Ricopia per intero, parola per parola, il brano sul film «Io, robot» che trovi qui sotto.

Brano:
<<<<
IO, ROBOT

di Alex Proyas

Con: Will Smith, Bridget Moynahan, James Cromwell

di Luca MINIUSSI


In passato c’era il futuro. I titoli dei film indicavano date superiori al 2000 ed evocavano un mondo lontano nel tempo e avanzato nella tecnologia dove i grattacieli erano sempre più alti, le macchine volavano e un viaggio su un altro pianeta era una passeggiata. Poi quelle fatidiche date sono state raggiunte o per lo meno ci si è arrivati molto vicini e le ambizioni sembrano essere diminuite. E’ vero che il 2001 non ha visto un’odissea nello spazio accompagnata dai walzer di Strauss, ma non sarebbe impensabile una Los Angeles popolata da androidi prodotti dall’ingegneria genetica nel 2019 o un leader rivoluzionario sostituito da un robot in una fantomatica Metropolis del 2026.
>>>>
Dati di partenza:
<<<<
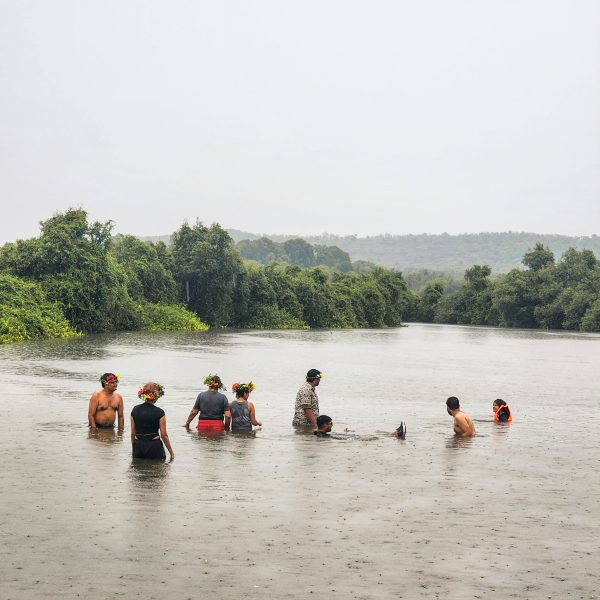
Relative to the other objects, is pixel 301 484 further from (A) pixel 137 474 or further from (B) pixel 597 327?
(B) pixel 597 327

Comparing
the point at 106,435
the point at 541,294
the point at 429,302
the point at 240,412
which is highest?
the point at 541,294

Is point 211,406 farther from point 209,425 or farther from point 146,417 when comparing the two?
point 146,417

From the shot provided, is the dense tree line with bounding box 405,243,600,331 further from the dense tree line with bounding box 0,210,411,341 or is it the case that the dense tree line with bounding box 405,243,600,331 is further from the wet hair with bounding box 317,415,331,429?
the wet hair with bounding box 317,415,331,429

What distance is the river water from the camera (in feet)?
28.2

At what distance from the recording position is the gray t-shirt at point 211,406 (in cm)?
1820

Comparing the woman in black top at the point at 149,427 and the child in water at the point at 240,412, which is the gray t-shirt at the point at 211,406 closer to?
the child in water at the point at 240,412

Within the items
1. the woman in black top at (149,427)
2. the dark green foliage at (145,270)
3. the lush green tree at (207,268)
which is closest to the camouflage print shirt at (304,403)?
the woman in black top at (149,427)

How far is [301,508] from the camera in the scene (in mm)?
11836

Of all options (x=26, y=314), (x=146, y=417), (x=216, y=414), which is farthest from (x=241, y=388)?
(x=26, y=314)

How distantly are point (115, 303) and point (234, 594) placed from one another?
65.2 meters

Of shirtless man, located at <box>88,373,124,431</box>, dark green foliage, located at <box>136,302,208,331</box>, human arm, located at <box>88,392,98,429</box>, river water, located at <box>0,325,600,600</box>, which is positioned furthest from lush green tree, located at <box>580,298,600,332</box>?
human arm, located at <box>88,392,98,429</box>

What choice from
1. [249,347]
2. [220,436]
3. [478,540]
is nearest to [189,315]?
[249,347]

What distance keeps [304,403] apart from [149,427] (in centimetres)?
587

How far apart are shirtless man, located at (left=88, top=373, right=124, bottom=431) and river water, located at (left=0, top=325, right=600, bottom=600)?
352 millimetres
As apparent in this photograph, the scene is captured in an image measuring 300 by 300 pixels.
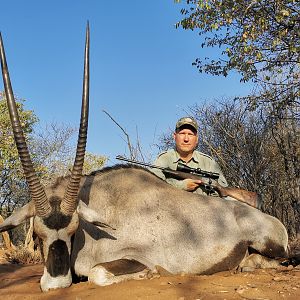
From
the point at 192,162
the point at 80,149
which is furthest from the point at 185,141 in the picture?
the point at 80,149

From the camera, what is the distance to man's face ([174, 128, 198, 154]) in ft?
19.2

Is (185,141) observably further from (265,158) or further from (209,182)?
(265,158)

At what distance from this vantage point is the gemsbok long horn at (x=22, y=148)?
12.4 feet

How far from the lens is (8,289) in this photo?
4.07 meters

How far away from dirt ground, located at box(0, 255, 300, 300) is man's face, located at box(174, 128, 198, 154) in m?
2.12

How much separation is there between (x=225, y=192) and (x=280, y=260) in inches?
40.8

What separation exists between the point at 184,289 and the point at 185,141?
2811 millimetres

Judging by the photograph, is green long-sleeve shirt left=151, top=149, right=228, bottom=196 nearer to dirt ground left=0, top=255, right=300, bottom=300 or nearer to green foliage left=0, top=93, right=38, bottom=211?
dirt ground left=0, top=255, right=300, bottom=300

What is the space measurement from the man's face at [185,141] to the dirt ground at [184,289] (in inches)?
83.3

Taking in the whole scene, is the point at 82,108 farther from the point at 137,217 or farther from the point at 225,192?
the point at 225,192

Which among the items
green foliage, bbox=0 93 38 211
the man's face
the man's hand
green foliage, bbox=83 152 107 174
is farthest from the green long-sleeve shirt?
green foliage, bbox=83 152 107 174


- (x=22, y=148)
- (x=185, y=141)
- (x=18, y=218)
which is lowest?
(x=18, y=218)

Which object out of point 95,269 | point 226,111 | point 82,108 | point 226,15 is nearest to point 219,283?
point 95,269

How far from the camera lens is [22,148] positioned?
3.88m
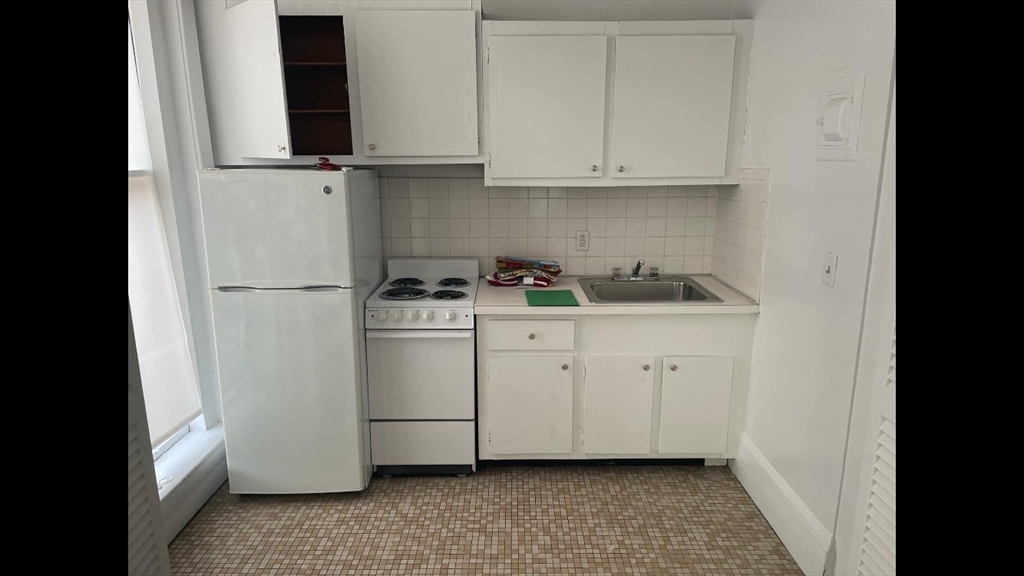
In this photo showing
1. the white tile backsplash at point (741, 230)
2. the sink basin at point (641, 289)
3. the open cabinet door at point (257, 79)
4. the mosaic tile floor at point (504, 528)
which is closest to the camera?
the mosaic tile floor at point (504, 528)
>>>>
Soluzione:
IO, ROBOT

di Alex Proyas

Con: Will Smith, Bridget Moynahan, James Cromwell

di Luca MINIUSSI


In passato c’era il futuro. I titoli dei film indicavano date superiori al 2000 ed evocavano un mondo lontano nel tempo e avanzato nella tecnologia dove i grattacieli erano sempre più alti, le macchine volavano e un viaggio su un altro pianeta era una passeggiata. Poi quelle fatidiche date sono state raggiunte o per lo meno ci si è arrivati molto vicini e le ambizioni sembrano essere diminuite. E’ vero che il 2001 non ha visto un’odissea nello spazio accompagnata dai walzer di Strauss, ma non sarebbe impensabile una Los Angeles popolata da androidi prodotti dall’ingegneria genetica nel 2019 o un leader rivoluzionario sostituito da un robot in una fantomatica Metropolis del 2026.